Saved entries
══════════

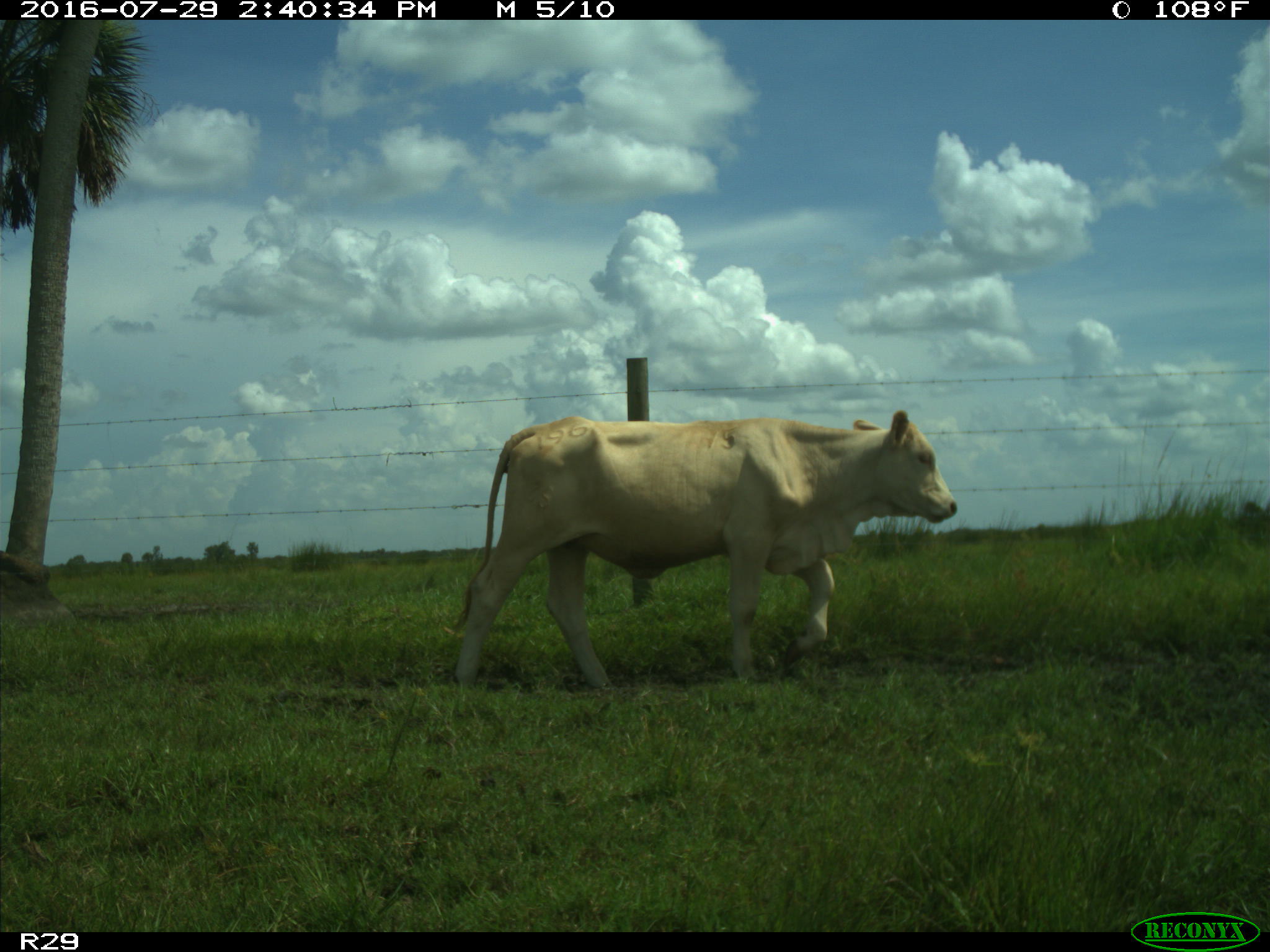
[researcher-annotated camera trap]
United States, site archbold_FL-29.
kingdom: Animalia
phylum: Chordata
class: Mammalia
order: Artiodactyla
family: Bovidae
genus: Bos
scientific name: Bos taurus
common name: domestic cow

══════════

* About this task:
With the pictures omitted, print each line of the data above precisely as given.

* Response:
[researcher-annotated camera trap]
United States, site archbold_FL-29.
kingdom: Animalia
phylum: Chordata
class: Mammalia
order: Artiodactyla
family: Bovidae
genus: Bos
scientific name: Bos taurus
common name: domestic cow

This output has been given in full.